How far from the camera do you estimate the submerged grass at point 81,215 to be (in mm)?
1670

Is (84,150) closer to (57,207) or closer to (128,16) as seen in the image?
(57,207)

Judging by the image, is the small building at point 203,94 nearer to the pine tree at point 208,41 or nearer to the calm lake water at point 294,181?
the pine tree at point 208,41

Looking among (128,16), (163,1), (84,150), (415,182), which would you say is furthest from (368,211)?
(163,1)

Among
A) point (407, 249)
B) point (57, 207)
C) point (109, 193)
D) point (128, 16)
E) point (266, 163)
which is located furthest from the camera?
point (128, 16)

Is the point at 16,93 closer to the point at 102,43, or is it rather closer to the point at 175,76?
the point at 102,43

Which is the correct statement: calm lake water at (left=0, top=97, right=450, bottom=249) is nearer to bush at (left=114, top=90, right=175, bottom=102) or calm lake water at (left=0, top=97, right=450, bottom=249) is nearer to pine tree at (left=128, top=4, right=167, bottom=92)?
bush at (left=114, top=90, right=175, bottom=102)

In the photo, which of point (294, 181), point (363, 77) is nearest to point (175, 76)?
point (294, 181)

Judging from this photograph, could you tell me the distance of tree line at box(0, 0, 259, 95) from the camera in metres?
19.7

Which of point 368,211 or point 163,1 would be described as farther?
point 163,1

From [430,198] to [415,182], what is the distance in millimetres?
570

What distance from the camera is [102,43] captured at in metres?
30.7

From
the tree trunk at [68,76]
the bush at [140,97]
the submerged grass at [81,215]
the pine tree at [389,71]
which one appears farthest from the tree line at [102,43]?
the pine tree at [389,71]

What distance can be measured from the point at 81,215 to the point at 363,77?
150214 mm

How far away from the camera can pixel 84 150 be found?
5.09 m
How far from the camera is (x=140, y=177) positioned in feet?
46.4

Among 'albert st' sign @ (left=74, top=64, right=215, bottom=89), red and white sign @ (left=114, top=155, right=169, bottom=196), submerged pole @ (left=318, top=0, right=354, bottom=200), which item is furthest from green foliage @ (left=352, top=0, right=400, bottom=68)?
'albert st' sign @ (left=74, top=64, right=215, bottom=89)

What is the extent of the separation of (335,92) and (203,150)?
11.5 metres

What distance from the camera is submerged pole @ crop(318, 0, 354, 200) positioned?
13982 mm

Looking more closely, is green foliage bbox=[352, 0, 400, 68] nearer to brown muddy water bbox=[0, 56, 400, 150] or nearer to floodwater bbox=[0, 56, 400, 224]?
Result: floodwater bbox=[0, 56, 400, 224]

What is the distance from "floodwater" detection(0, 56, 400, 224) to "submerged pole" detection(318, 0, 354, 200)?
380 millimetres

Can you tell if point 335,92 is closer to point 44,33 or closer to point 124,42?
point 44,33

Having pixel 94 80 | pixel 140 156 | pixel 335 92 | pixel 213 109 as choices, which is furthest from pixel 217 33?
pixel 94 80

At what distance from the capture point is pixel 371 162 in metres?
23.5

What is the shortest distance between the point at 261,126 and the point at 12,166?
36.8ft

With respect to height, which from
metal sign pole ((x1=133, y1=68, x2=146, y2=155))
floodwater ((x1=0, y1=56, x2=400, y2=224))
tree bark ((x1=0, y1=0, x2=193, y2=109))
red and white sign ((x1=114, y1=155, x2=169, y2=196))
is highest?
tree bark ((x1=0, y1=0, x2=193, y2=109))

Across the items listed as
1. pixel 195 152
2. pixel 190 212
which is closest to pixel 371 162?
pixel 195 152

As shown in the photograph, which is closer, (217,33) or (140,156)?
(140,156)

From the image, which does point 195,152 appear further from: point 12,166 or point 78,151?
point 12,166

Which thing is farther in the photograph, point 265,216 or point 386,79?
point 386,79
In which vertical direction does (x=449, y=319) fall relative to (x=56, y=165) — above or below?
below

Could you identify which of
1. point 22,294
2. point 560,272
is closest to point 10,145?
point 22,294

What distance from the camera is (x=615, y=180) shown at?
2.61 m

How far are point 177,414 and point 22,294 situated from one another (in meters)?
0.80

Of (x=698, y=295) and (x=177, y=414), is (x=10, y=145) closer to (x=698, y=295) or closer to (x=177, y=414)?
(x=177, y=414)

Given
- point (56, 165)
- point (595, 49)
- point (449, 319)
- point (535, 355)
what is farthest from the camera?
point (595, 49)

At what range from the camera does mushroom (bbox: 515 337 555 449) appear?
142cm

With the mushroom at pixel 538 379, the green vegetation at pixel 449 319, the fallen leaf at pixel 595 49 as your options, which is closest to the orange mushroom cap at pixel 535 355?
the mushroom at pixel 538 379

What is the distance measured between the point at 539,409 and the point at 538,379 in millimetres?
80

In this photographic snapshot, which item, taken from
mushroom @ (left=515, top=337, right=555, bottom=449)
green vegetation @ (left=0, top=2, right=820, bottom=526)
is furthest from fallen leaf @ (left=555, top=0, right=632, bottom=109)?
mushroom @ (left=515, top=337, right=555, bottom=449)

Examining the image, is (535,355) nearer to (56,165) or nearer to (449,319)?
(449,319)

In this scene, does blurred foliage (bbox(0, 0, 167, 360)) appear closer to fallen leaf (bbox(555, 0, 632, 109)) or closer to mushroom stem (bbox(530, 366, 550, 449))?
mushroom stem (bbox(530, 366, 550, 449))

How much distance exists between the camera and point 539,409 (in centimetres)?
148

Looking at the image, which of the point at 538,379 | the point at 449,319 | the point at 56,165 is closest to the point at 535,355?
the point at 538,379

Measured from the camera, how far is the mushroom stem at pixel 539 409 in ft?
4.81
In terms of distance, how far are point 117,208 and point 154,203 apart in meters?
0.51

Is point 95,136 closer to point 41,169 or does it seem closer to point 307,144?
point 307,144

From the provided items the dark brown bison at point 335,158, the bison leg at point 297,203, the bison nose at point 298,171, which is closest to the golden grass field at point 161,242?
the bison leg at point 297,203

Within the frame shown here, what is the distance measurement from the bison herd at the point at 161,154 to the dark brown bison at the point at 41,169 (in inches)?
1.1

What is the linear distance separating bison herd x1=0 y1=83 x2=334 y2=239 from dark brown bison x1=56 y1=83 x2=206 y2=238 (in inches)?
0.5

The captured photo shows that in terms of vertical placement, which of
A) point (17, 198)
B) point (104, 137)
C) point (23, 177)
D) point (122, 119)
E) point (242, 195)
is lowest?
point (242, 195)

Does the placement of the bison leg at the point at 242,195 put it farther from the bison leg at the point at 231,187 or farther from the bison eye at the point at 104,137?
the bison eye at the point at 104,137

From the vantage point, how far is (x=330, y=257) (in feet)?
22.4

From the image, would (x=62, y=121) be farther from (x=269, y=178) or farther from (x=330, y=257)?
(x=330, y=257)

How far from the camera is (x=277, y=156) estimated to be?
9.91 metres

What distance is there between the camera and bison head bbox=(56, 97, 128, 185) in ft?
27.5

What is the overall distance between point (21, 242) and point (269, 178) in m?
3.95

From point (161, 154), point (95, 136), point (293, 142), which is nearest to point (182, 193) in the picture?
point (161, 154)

★ ★ ★ ★

■ **Task details**
Arrange all of the material above as a JSON list of strings, with one string per line and no blank lines.

■ **Completed task**
[
  "How far from the camera do you estimate the submerged grass at point 81,215 to be (in mm)?",
  "1670",
  "Is (84,150) closer to (57,207) or closer to (128,16) as seen in the image?",
  "(57,207)",
  "Judging by the image, is the small building at point 203,94 nearer to the pine tree at point 208,41 or nearer to the calm lake water at point 294,181?",
  "the pine tree at point 208,41",
  "Looking among (128,16), (163,1), (84,150), (415,182), which would you say is furthest from (368,211)?",
  "(163,1)",
  "Among",
  "A) point (407, 249)",
  "B) point (57, 207)",
  "C) point (109, 193)",
  "D) point (128, 16)",
  "E) point (266, 163)",
  "which is located furthest from the camera?",
  "point (128, 16)",
  "Is the point at 16,93 closer to the point at 102,43, or is it rather closer to the point at 175,76?",
  "the point at 102,43",
  "Which is the correct statement: calm lake water at (left=0, top=97, right=450, bottom=249) is nearer to bush at (left=114, top=90, right=175, bottom=102) or calm lake water at (left=0, top=97, right=450, bottom=249) is nearer to pine tree at (left=128, top=4, right=167, bottom=92)?",
  "bush at (left=114, top=90, right=175, bottom=102)",
  "In the photo, which of point (294, 181), point (363, 77) is nearest to point (175, 76)?",
  "point (294, 181)",
  "Judging from this photograph, could you tell me the distance of tree line at box(0, 0, 259, 95) from the camera in metres?",
  "19.7",
  "Which of point 368,211 or point 163,1 would be described as farther?",
  "point 163,1",
  "From [430,198] to [415,182], what is the distance in millimetres?",
  "570",
  "What distance from the camera is [102,43] captured at in metres?",
  "30.7",
  "From",
  "the tree trunk at [68,76]",
  "the bush at [140,97]",
  "the submerged grass at [81,215]",
  "the pine tree at [389,71]",
  "which one appears farthest from the tree line at [102,43]?",
  "the pine tree at [389,71]",
  "What distance can be measured from the point at 81,215 to the point at 363,77?",
  "150214 mm",
  "How far away from the camera can pixel 84 150 be found?",
  "5.09 m",
  "How far from the camera is (x=140, y=177) positioned in feet?",
  "46.4",
  "Among 'albert st' sign @ (left=74, top=64, right=215, bottom=89), red and white sign @ (left=114, top=155, right=169, bottom=196), submerged pole @ (left=318, top=0, right=354, bottom=200), which item is furthest from green foliage @ (left=352, top=0, right=400, bottom=68)?",
  "'albert st' sign @ (left=74, top=64, right=215, bottom=89)",
  "What is the extent of the separation of (335,92) and (203,150)?",
  "11.5 metres",
  "What distance from the camera is submerged pole @ crop(318, 0, 354, 200) positioned?",
  "13982 mm",
  "Looking more closely, is green foliage bbox=[352, 0, 400, 68] nearer to brown muddy water bbox=[0, 56, 400, 150] or nearer to floodwater bbox=[0, 56, 400, 224]?",
  "Result: floodwater bbox=[0, 56, 400, 224]",
  "What is the distance from \"floodwater\" detection(0, 56, 400, 224) to \"submerged pole\" detection(318, 0, 354, 200)?",
  "380 millimetres",
  "Can you tell if point 335,92 is closer to point 44,33 or closer to point 124,42?",
  "point 44,33",
  "Having pixel 94 80 | pixel 140 156 | pixel 335 92 | pixel 213 109 as choices, which is furthest from pixel 217 33?",
  "pixel 94 80",
  "At what distance from the capture point is pixel 371 162 in metres?",
  "23.5",
  "What is the shortest distance between the point at 261,126 and the point at 12,166?",
  "36.8ft",
  "With respect to height, which from",
  "metal sign pole ((x1=133, y1=68, x2=146, y2=155))",
  "floodwater ((x1=0, y1=56, x2=400, y2=224))",
  "tree bark ((x1=0, y1=0, x2=193, y2=109))",
  "red and white sign ((x1=114, y1=155, x2=169, y2=196))",
  "is highest?",
  "tree bark ((x1=0, y1=0, x2=193, y2=109))",
  "Across the items listed as",
  "1. pixel 195 152",
  "2. pixel 190 212",
  "which is closest to pixel 371 162?",
  "pixel 195 152",
  "As shown in the photograph, which is closer, (217,33) or (140,156)?",
  "(140,156)",
  "From the image, which does point 195,152 appear further from: point 12,166 or point 78,151?",
  "point 12,166",
  "Which thing is farther in the photograph, point 265,216 or point 386,79?",
  "point 386,79",
  "In which vertical direction does (x=449, y=319) fall relative to (x=56, y=165) — above or below?",
  "below",
  "Could you identify which of",
  "1. point 22,294",
  "2. point 560,272",
  "is closest to point 10,145?",
  "point 22,294",
  "What distance from the camera is (x=615, y=180) shown at?",
  "2.61 m",
  "How far are point 177,414 and point 22,294 situated from one another (in meters)?",
  "0.80",
  "Of (x=698, y=295) and (x=177, y=414), is (x=10, y=145) closer to (x=698, y=295) or closer to (x=177, y=414)?",
  "(x=177, y=414)",
  "Given",
  "- point (56, 165)",
  "- point (595, 49)",
  "- point (449, 319)",
  "- point (535, 355)",
  "what is farthest from the camera?",
  "point (595, 49)",
  "At what range from the camera does mushroom (bbox: 515 337 555 449) appear?",
  "142cm",
  "With the mushroom at pixel 538 379, the green vegetation at pixel 449 319, the fallen leaf at pixel 595 49 as your options, which is closest to the orange mushroom cap at pixel 535 355?",
  "the mushroom at pixel 538 379",
  "What is the distance measured between the point at 539,409 and the point at 538,379 in millimetres?",
  "80",
  "In this photographic snapshot, which item, taken from",
  "mushroom @ (left=515, top=337, right=555, bottom=449)",
  "green vegetation @ (left=0, top=2, right=820, bottom=526)",
  "is furthest from fallen leaf @ (left=555, top=0, right=632, bottom=109)?",
  "mushroom @ (left=515, top=337, right=555, bottom=449)",
  "Examining the image, is (535,355) nearer to (56,165) or nearer to (449,319)?",
  "(449,319)",
  "In this scene, does blurred foliage (bbox(0, 0, 167, 360)) appear closer to fallen leaf (bbox(555, 0, 632, 109)) or closer to mushroom stem (bbox(530, 366, 550, 449))?",
  "mushroom stem (bbox(530, 366, 550, 449))",
  "How much distance exists between the camera and point 539,409 (in centimetres)?",
  "148",
  "Looking at the image, which of the point at 538,379 | the point at 449,319 | the point at 56,165 is closest to the point at 535,355?",
  "the point at 538,379",
  "Measured from the camera, how far is the mushroom stem at pixel 539 409 in ft?",
  "4.81",
  "In terms of distance, how far are point 117,208 and point 154,203 apart in meters?",
  "0.51",
  "Is point 95,136 closer to point 41,169 or does it seem closer to point 307,144?",
  "point 307,144",
  "From the provided items the dark brown bison at point 335,158, the bison leg at point 297,203, the bison nose at point 298,171, which is closest to the golden grass field at point 161,242?",
  "the bison leg at point 297,203",
  "Within the frame shown here, what is the distance measurement from the bison herd at the point at 161,154 to the dark brown bison at the point at 41,169 (in inches)?",
  "1.1",
  "What is the linear distance separating bison herd x1=0 y1=83 x2=334 y2=239 from dark brown bison x1=56 y1=83 x2=206 y2=238 (in inches)?",
  "0.5",
  "The captured photo shows that in terms of vertical placement, which of",
  "A) point (17, 198)",
  "B) point (104, 137)",
  "C) point (23, 177)",
  "D) point (122, 119)",
  "E) point (242, 195)",
  "is lowest?",
  "point (242, 195)",
  "Does the placement of the bison leg at the point at 242,195 put it farther from the bison leg at the point at 231,187 or farther from the bison eye at the point at 104,137?",
  "the bison eye at the point at 104,137",
  "From the vantage point, how far is (x=330, y=257) (in feet)?",
  "22.4",
  "From the image, would (x=62, y=121) be farther from (x=269, y=178) or farther from (x=330, y=257)?",
  "(x=330, y=257)",
  "How far from the camera is (x=277, y=156) estimated to be?",
  "9.91 metres",
  "What distance is there between the camera and bison head bbox=(56, 97, 128, 185) in ft?",
  "27.5",
  "What is the overall distance between point (21, 242) and point (269, 178) in m?",
  "3.95",
  "From point (161, 154), point (95, 136), point (293, 142), which is nearest to point (182, 193) in the picture?",
  "point (161, 154)"
]